Spatial relation data:
● ● ● ●
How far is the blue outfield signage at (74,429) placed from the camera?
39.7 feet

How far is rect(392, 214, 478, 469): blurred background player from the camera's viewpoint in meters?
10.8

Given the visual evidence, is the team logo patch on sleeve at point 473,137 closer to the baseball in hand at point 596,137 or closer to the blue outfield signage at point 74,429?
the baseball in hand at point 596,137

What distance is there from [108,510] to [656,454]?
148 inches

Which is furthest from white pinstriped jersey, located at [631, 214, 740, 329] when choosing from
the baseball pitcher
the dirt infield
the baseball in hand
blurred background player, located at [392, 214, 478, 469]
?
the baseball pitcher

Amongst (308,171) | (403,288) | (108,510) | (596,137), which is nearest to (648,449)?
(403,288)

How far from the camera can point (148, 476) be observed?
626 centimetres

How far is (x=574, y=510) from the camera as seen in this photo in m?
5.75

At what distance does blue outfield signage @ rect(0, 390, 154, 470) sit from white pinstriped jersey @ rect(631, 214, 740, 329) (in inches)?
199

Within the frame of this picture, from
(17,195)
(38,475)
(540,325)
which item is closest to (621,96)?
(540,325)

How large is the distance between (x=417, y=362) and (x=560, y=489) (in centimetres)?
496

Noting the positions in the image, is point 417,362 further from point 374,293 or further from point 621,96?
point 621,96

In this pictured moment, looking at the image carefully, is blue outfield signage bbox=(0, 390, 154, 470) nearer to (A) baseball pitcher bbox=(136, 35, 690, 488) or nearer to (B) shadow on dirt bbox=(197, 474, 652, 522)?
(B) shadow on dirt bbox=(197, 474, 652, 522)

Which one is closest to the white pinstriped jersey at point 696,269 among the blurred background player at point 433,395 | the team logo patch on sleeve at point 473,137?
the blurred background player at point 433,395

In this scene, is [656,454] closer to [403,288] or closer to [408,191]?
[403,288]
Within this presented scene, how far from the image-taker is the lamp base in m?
● ● ● ●
• _Task details_
Reproduce the entries word for word, starting at the line that contains "Noting the positions" and ending at the last line of the entries.

• _Solution to the exercise_
Noting the positions in the image, is point 417,362 further from point 374,293 or further from point 621,96?
point 621,96

In this pictured moment, looking at the image carefully, is blue outfield signage bbox=(0, 390, 154, 470) nearer to (A) baseball pitcher bbox=(136, 35, 690, 488) or nearer to (B) shadow on dirt bbox=(197, 474, 652, 522)?
(B) shadow on dirt bbox=(197, 474, 652, 522)

Which one is closest to the white pinstriped jersey at point 696,269 among the blurred background player at point 433,395 | the team logo patch on sleeve at point 473,137?
the blurred background player at point 433,395

In this scene, is [656,454] closer to [403,288] or closer to [408,191]?
[403,288]
Within this presented scene, how far from the image-taker is the lamp base in m?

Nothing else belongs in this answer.